Stockton highlighted 4,546 as crucial support that the S&P 500 needs to hold in order to prevent further downside. A decisive, consecutive daily close below that level would increase the chance of downside risk to its next major support level of 4,200.
“This would dictate risk management via reduced [equity] exposure and top-down hedges,” Stockton said in a Tuesday note. The S&P 500 fell nearly 2% to 4,582 in Tuesday trades. The S&P 500 managed to find support around the 4,550 level during drawdowns in early- and mid-December.
The downside pressure for stocks has been led by the technology sector amid a hawkish pivot from the Federal Reserve, with several interest rate hikes appearing likely this year.
The Nasdaq 100 index is fast approaching its 200-day moving average and is down 8% from its record high. On Tuesday, the tech-heavy Nasdaq fell 2%, well below its key support level of around 15,575, according to Stockton. Consecutive daily closes below that level would increase downside risk to “next major support near 14,400 with a ~6-8 week time horizon,” Stockton said.

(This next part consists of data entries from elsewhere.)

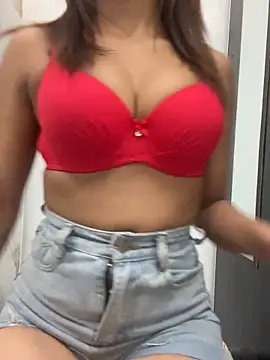 Snapshot of layra_9900 chatting on October 24, 2025, 6:07 pm layra 9900 online show from October 24, 2025, 6:07 pm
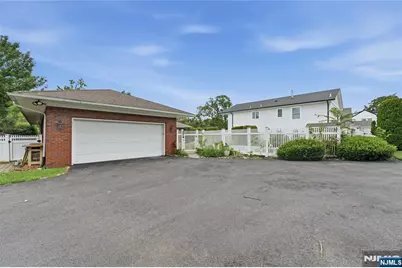 249 River Drive, Elmwood Park, NJ 07407 - Photo 43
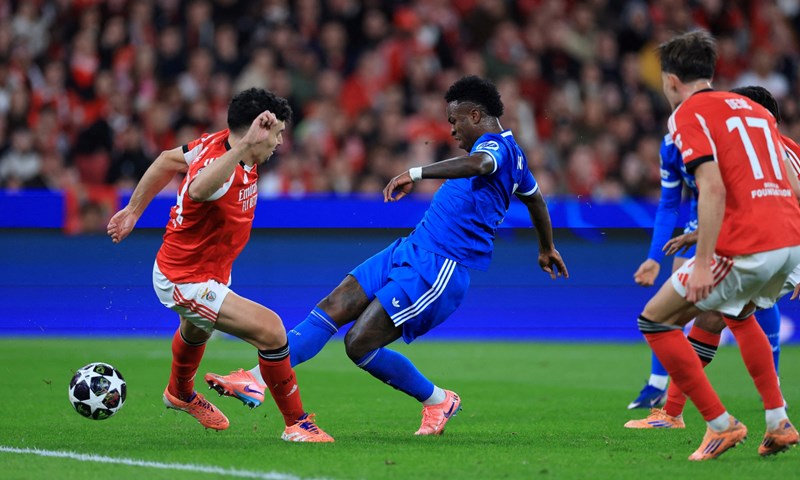 Engleski klubovi prate situaciju oko Viníciusa, koji još uvijek nije produžio ugovor s Real Madridom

A decline to that level represents additional downside potential of 8% from Friday’s close. On Tuesday, the Nasdaq 100 Index hit a low of 15,292, which is well below Stockton’s support level.
“Short-term momentum has weakened and the FAANG+M stocks have failed to react to short-term oversold readings in another setback,” Stockton said.
If the S&P 500 reaches Stockton’s downside target of 4,200, that would represent a sell-off of 13% from its record high reached on January 4.
While that may feel like a big drop for some investors, it’s actually pretty typical. The S&P 500 only experienced a drawdown of 5% over the course 2021 before finishing the year up 27%. But since 1980, it experienced an average intra-year sell-off of 14%, according to JPMorgan.